One of the questions I was asked most growing up was, “Jay, why are you so awesome” followed by a close second, “do you eat general tao chicken and egg rolls everyday?” Being Chinese I was subjected to a barrage of idiotic questions that I attribute to stupidity of adolescence and mild racism. As much as I tried to ignore the dinner inquisition, I couldn’t. Not because of the blatant discrimination that weighed heavily on my mind in a weird time in my life when I was struggling to find my identity… but because I secretly wanted it to be true.
Canadianized-Chinese or “Pan-Asian” dishes were rarely on the menu at home or when dining out in my youth. The sweet candied sauces over fried golden nuggets of battered chicken and beef was alluring and enticing. The fact that my parents never ordered it, made me want it even more. I recently checked out Restaurant Maneki Comptoir Asiat’ – newest hotspot serving forbidden dishes every Asian adolescent dreams of.
Located in HoMa, Restaurant Maneki Comptoir Asiat’ serves “Pan-Asian” dishes. Signature or most popular dishes of various cuisines; Chinese, Thai with a touch of Vietnamese. These kinds of dishes have been the butt of many jokes for years – being the Chinese foods to appeal to Western palates. Not that there is anything wrong with that. For people who aren’t familiar or even comfortable trying new cuisines, I think it’s a great way for them to expand their culinary horizons.
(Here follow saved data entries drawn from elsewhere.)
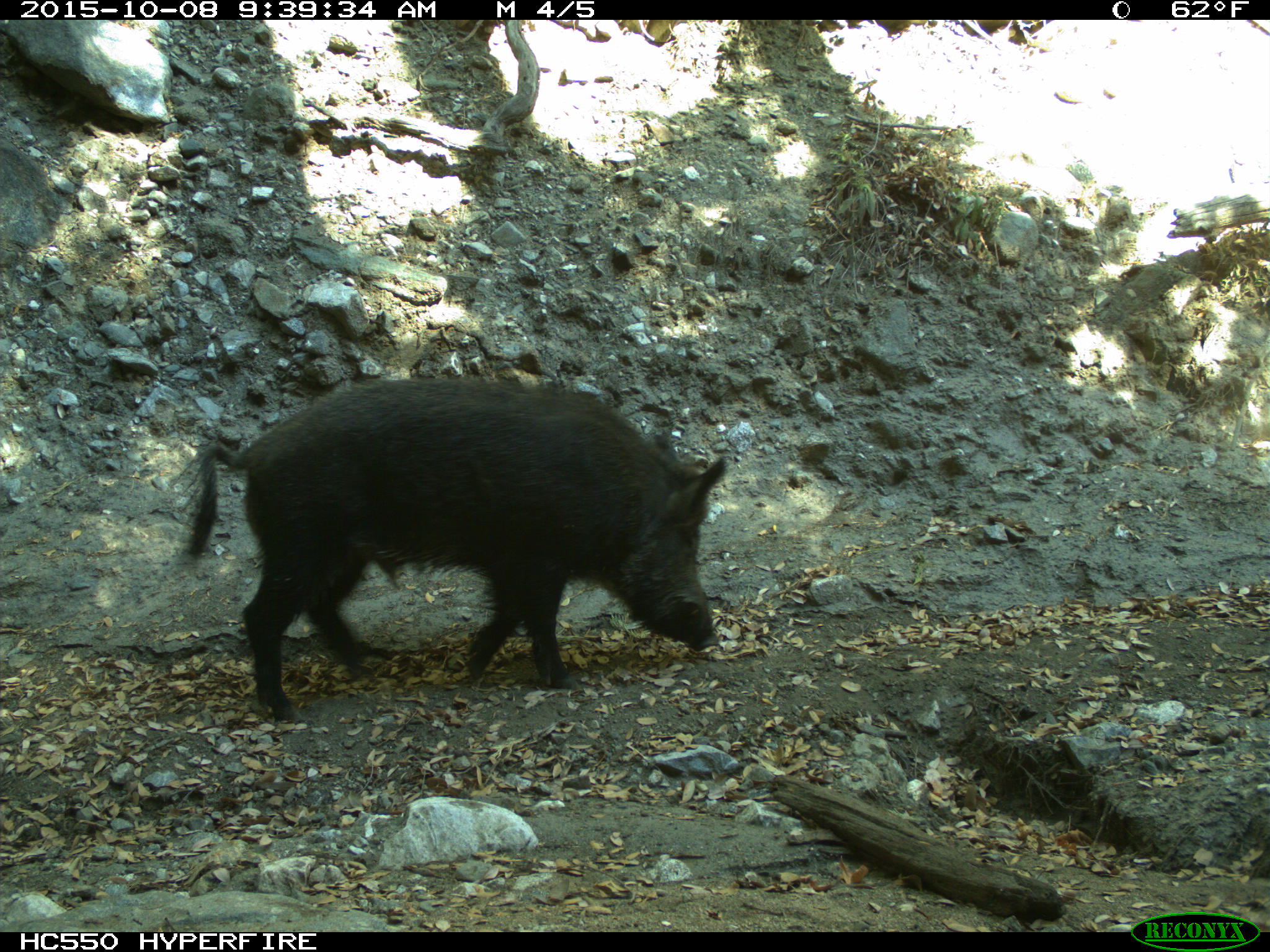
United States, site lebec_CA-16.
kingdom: Animalia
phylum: Chordata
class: Mammalia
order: Artiodactyla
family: Suidae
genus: Sus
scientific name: Sus scrofa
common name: wild boar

The menu is simple and straight forward. Soups and appetizers, mains, rice and noodles. We started with the peanut butter dumplings. Four to an order, this dish was your run of the mill appetizer. Thick and savoury peanut butter sauce straddling poached pork dumplings.
Take a look at these beauties. Take a minute. I know what you’re thinking, “why am I staring at chicken wings and what are these feelings I’m getting?” That’s what you call “wing lust” my friends. These are not your normal crusty bar wings. These are large, substantial capon wings that must have been capable of flight in it’s time. Marinated, and fried in a light seasoned batter, these wings are tossed with dried chilies, peppers and onion, and then dusted in Chinese five spice and salt. Ridiculously delicious and addictive.
What’s a forbidden Chinese meal of my youth without the quintessential General Tao chicken? All killer, no filler. Large pieces of chicken, battered and deep fried and slathered in a thick velvety sweet and sour sauce. Definitely one of the better taos I’ve had in my day. Trust me, I’ve made up for the lack of “Canadian-Chinese” food of my child hood, by eating my weight of it through CEGEP. My Ancestry DNA result found that I’m am actually 12.8% M.S.G.
The sesame beef is similar to the general tao chicken in the sense that it’s battered and deep fried. However, the sauce is more savoury and deep in favour. The beef a bit drier (which is typical), each bite was toothsome, and tasted like the time when I was 12 and my dad ordered it by mistake and I jumped on it before he had a chance to tell the waiter to return it. It tasted like sin… sweet, delicious sin.
Each dish comes as a full meal, which includes rice and salad. Since we wanted to try a few dishes, we asked if they would be able to serve it “family style” and they were cool enough to accommodate our request.
Growing up, eating these very “Canadian-ized” Chinese dishes often meant that I did something good, got a high grade on an exam, listened to my parents or did my chores as instructed. So basically we never ate these kinds of food. Stir fry, pork belly, beef stews, weird things that would have certainly scared away my very caucasian friends were usually on the menu. Despite eating here only once, this is why Maneki Comptoir Asiat’ holds a special place in my heart.